The records:
-- Opening Marker --

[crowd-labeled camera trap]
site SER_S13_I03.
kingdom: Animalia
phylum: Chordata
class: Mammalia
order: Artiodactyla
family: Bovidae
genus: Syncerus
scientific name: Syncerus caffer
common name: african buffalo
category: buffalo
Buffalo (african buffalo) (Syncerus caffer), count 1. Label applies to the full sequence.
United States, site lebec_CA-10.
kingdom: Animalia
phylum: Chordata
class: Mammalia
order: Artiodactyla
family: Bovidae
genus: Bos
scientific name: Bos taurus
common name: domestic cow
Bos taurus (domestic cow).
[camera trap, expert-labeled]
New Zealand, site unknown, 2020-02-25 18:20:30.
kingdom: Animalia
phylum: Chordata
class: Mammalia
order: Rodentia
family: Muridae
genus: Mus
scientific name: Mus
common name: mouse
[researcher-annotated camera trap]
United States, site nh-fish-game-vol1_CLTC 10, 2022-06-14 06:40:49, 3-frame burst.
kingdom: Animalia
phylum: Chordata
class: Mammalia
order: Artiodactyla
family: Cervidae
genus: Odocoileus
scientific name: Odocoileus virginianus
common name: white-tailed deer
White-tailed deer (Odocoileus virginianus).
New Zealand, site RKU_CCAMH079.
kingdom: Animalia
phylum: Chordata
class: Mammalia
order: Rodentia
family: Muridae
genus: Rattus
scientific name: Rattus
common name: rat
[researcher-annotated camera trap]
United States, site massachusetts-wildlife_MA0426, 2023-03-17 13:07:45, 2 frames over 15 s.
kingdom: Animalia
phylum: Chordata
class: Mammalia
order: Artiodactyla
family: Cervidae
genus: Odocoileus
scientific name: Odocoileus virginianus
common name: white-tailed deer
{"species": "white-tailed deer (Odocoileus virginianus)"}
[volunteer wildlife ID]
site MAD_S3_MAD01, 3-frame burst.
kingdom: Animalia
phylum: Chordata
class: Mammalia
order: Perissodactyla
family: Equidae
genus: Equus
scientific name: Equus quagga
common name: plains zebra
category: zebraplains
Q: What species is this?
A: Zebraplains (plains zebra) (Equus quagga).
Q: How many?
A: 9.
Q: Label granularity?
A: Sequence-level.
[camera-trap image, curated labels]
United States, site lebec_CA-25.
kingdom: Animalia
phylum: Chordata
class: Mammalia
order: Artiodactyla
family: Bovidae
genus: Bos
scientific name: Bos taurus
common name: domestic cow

-- Closing Marker --

Try it:
Write out the lines from the one containing "scientific name: Equus quagga" through the last line of the records above. Include both of those lines and nothing else.

Result:
scientific name: Equus quagga
common name: plains zebra
category: zebraplains
Q: What species is this?
A: Zebraplains (plains zebra) (Equus quagga).
Q: How many?
A: 9.
Q: Label granularity?
A: Sequence-level.
[camera-trap image, curated labels]
United States, site lebec_CA-25.
kingdom: Animalia
phylum: Chordata
class: Mammalia
order: Artiodactyla
family: Bovidae
genus: Bos
scientific name: Bos taurus
common name: domestic cow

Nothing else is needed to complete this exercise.